== Kutipan Teks ==
▬▬▬▬▬▬▬▬▬▬

Menurut Driyarkara surat-surat itu ada sejauh untuk tambahan yang tidak terlalu
mendasar.[4] David
Melling salah satu peneliti lainnya dalam Jejak
Langkah Pemikiran Plato menyatakan
bahwa surat-surat tersebut adalah yang paling problematis, bahkan beberapa
sarjana menolak secara keseluruhan.
Namun demikian Melling merasa “surat ke tujuh” memiliki pembeda karena
berbicara banyak tentang biografi Plato. Jadi meskipun diragukan, surat ini
layak diterima sebagai dasar mendapatkan gambaran umum tentang susuan peristiwa
dalam kehidupan sang tokoh.[5]
Kees Bertens dalam Sejarah Filsafat
Yunani masih menggunakan surat-surat sebagai
rujukan untuk memberi titik terang biografi dan pemikiran Plato. Begitulah
perbedaan yang muncul diantara peneliti. Perbedaan ini
tidak lantas membuat pembahasan tentang Plato berhenti, justru memberi ruang untuk mengeksplorasi lebih jauh
pemikiran Plato dalam jagad filsafat.

▬▬▬▬▬▬▬▬▬▬

== Tantangan ==
A. Ulangi persis bagian teks tentang surat-surat Plato, mulai dari "Namun demikian Melling" dan berakhir pada "dalam jagad filsafat.".
B. Tulis ulang paragraf kutipan teks yang diawali "Kees Bertens dalam Sejarah Filsafat" dengan lebih ringkas, tanpa menghilangkan fakta utamanya.
Jadikan teks di atas satu-satunya sumber.

▬▬▬▬▬▬▬▬▬▬

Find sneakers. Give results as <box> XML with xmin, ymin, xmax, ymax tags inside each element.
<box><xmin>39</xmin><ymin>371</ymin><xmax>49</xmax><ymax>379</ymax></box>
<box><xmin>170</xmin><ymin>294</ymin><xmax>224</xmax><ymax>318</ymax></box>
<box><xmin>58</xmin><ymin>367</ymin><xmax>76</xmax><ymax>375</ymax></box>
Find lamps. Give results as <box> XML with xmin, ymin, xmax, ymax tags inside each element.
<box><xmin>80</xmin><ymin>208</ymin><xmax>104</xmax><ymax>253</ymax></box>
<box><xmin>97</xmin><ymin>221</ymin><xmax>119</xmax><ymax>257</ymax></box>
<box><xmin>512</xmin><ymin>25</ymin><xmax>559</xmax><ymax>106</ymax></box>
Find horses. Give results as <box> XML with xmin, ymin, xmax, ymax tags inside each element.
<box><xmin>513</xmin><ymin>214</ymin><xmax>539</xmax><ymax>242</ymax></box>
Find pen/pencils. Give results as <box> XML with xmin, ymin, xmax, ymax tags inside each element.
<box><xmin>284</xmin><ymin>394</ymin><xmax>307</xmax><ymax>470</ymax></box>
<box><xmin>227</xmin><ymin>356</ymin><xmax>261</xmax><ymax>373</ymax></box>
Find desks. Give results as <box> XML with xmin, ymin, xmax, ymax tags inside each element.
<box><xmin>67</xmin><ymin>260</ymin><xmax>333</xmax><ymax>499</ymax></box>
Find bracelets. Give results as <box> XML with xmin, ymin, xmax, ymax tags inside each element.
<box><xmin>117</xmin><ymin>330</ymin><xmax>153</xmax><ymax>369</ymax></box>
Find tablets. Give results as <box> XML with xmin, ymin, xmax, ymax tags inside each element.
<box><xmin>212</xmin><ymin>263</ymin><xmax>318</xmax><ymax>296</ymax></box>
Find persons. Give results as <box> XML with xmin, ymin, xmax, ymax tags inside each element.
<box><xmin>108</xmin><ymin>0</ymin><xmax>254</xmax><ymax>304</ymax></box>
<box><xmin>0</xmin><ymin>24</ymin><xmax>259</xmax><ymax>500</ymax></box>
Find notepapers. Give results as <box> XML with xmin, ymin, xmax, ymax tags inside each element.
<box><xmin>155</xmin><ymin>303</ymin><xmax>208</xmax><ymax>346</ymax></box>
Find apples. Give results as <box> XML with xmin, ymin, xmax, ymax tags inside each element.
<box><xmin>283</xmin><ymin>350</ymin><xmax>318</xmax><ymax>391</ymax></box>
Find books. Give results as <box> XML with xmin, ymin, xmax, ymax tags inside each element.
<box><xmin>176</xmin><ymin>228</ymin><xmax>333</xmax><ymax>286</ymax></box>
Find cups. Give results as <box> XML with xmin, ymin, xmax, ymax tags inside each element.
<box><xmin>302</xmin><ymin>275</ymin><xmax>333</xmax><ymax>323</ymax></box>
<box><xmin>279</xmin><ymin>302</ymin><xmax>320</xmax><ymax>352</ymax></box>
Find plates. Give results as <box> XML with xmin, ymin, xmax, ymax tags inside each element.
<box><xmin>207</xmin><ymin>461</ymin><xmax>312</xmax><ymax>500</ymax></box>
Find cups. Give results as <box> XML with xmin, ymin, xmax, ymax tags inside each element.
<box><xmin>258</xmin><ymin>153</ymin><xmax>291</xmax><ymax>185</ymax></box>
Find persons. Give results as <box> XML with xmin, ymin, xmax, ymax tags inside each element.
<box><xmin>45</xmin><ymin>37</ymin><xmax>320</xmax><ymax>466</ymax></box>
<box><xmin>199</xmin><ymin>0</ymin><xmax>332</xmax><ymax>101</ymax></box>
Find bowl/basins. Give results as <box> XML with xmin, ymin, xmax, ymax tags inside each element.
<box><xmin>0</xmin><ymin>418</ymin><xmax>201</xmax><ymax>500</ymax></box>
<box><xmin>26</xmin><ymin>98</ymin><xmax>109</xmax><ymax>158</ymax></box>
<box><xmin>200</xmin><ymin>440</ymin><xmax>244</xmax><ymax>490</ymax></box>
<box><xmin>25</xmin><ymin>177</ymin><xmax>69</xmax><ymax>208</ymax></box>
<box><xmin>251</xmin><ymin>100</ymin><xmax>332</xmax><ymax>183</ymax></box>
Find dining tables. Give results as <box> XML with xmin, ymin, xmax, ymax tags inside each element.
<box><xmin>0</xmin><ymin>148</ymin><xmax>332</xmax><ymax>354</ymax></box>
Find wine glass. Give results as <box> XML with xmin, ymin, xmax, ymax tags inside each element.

▬▬▬▬▬▬▬▬▬▬

== Jawaban Berurutan ==
A.
Namun demikian Melling merasa “surat ke tujuh” memiliki pembeda karena
berbicara banyak tentang biografi Plato. Jadi meskipun diragukan, surat ini
layak diterima sebagai dasar mendapatkan gambaran umum tentang susuan peristiwa
dalam kehidupan sang tokoh.[5]
Kees Bertens dalam Sejarah Filsafat
Yunani masih menggunakan surat-surat sebagai
rujukan untuk memberi titik terang biografi dan pemikiran Plato. Begitulah
perbedaan yang muncul diantara peneliti. Perbedaan ini
tidak lantas membuat pembahasan tentang Plato berhenti, justru memberi ruang untuk mengeksplorasi lebih jauh
pemikiran Plato dalam jagad filsafat.

B. Dalam Sejarah Filsafat Yunani, Kees Bertens masih merujuk surat-surat untuk memperjelas biografi dan pemikiran Plato. Perbedaan pendapat di antara para peneliti tidak menghentikan pembahasan tentang Plato. Perbedaan itu justru membuka ruang untuk menjelajahi pemikirannya lebih jauh dalam dunia filsafat.